O presidenciável do PSL, Jair Bolsonaro (RJ) busca demarcar distância da China, pelo fato do país ter "regime totalmente diferente do nosso", conforme disse em evento recentemente. Os candidatos de esquerda investem na aproximação com paises com governos alinhados na América Latina.
"Temos que enfrentar certas presunções. A América Latina é periferia. Os países do nosso continente estão se voltando para a Ásia, como é o caso do Chile, México e Peru. As reformas internas irão melhorar a competitividade dos produtos brasileiros, mas somos afetados pelo ambiente internacional", comentou Barbosa, ao mencionar com entusiasmo a possibilidade do Brasil ingressar no futuro na Parceria Transpacífico (TPP), um acordo de comércio e serviços celebrado em 2015 por 12 países, entre eles o Japão.
A política externa e o comércio exterior são áreas em que um governo tucano seria de continuidade em relação ao governo Temer. O Itamaraty passou para o comando do PSDB em 2016, primeiro tendo como chanceler o senador José Serra, ocasião em que a Agência Brasileira de Promoção de Exportações e Investimentos (Apex) saiu do âmbito do Ministério do Desenvolvimento, Indústrias e Comércio (Mdic) para o das Relações Exteriores.
Foi um primeiro passo para que comércio exterior e relações exteriores se alinhassem dentro do governo. Em março do ano passado, Serra foi substituído pelo também senador Aloysio Nunes Ferreira Filho.
Os chanceleres tucanos colocaram entidades latino-americanas, como a Celac e a Unasul em segundo plano e aceleraram as negociações para o acordo em bloco com a União Europeia e o Mercosul. O acordo entre os dois blocos deve ter sua negociação encerrada ainda este ano, na expectativa de Barbosa. O governo Temer buscou se aproximar dos países signatários do TPP e Aloysio está em visita a um deles, o Vietnã. "Este é um governo que realizou muito na política externa", comentou o coordenador de Alckmin.
Além de contar com o acordo com a União Europeia e apostar em conversas com a TPP, Barbosa também vê com interesse uma negociação entre o Mercosul e a Aliança do Pacífico, um acordo comercial firmado em 2012 entre Chile, México, Peru e Colômbia. Com os Estados Unidos, enquanto durar a presidência de Trump, a perspectiva é a de identificar áreas de interesse comum para negociações ponto a ponto. "Precisamos identificar uma agenda de interesses mutuamente conectados", disse Barbosa.
Neste contexto de múltiplos acordos, um possível governo tucano poderia entrar em atrito com interesses empresariais que hoje vivem em um ambiente de proteção. "Existem distorções a serem eliminadas.
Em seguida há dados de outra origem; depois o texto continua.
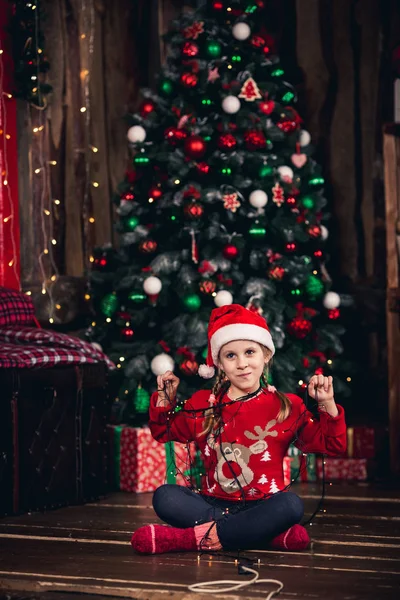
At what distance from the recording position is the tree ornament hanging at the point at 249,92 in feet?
Result: 15.8

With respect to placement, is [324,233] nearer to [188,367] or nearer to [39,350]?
[188,367]

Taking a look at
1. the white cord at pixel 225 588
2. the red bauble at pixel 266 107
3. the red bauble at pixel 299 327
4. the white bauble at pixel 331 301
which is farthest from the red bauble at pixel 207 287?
the white cord at pixel 225 588

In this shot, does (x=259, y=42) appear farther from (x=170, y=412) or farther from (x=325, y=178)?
(x=170, y=412)

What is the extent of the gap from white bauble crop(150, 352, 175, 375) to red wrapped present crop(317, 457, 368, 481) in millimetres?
879

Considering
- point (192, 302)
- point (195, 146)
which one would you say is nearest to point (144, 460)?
point (192, 302)

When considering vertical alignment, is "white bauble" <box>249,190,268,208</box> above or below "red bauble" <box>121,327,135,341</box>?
above

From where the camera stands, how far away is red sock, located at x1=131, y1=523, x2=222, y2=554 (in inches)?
120

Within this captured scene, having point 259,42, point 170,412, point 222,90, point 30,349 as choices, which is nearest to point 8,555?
point 170,412

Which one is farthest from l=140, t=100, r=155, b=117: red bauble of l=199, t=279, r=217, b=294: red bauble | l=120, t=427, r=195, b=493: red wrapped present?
l=120, t=427, r=195, b=493: red wrapped present

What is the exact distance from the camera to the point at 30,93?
5.00 m

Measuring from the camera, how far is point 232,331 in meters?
3.20

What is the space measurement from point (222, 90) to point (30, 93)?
1003 mm

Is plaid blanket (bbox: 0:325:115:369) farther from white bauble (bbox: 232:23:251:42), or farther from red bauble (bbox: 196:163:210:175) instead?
white bauble (bbox: 232:23:251:42)

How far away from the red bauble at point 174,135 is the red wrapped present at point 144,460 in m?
1.42
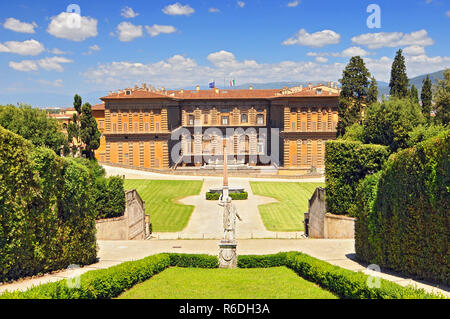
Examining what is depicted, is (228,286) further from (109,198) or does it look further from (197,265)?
(109,198)

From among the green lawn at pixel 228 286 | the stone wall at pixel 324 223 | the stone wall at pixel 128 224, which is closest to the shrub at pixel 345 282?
the green lawn at pixel 228 286

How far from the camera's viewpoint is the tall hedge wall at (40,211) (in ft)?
47.5

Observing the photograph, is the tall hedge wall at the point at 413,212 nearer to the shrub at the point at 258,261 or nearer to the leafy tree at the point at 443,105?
the shrub at the point at 258,261

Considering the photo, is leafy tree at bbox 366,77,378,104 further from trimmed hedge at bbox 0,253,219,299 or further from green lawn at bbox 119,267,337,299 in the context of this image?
green lawn at bbox 119,267,337,299

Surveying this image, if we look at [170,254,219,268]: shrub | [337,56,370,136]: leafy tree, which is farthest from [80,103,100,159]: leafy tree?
[170,254,219,268]: shrub

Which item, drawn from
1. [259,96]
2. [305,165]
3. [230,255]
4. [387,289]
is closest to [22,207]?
[230,255]

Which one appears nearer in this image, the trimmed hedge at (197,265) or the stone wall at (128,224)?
the trimmed hedge at (197,265)

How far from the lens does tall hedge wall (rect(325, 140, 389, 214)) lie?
25.3m

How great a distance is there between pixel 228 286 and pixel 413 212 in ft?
23.3

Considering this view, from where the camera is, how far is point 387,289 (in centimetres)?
1042

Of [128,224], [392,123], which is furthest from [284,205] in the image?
[128,224]

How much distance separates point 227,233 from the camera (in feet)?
57.6

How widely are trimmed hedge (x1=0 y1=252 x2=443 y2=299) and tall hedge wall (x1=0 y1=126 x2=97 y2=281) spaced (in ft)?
10.8

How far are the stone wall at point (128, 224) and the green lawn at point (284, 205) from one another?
9.76m
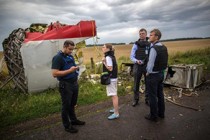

Hoje em alguns casos temos tarifas para produtos intermediários mais altas que para produtos acabados. Nós temos 75% do comércio mundial dentro de cadeias globais de valor e nós muitas vezes estamos fora disso. A indústria brasileira é internacionalizada, mas o Brasil está fora das cadeias de produtividade", comentou Barbosa.
A conversão de um modelo de maior exposição do produtor nacional à competição externa será gradual, para evitar solavancos no crescimento, mas a direção traçada é incontroversa. "A crise fiscal do Estado esgotou determinados mecanismos de fomento. O Brasil precisa aceitar regras nos grandes blocos que hoje não estão sendo aceitos por nós".
Barbosa lembra que o Brasil enfrenta dois painéis na Organização Mundial do Comércio (OMC), nos setores automotivo e de informática. Se o país perder, será obrigado a rever suas políticas governamentais. "Não é possível dar subsídios contra regras internacionais", sentenciou o embaixador aposentado. "A questão nossa é a de reindustrializar o país, mas em bases competitivas", disse.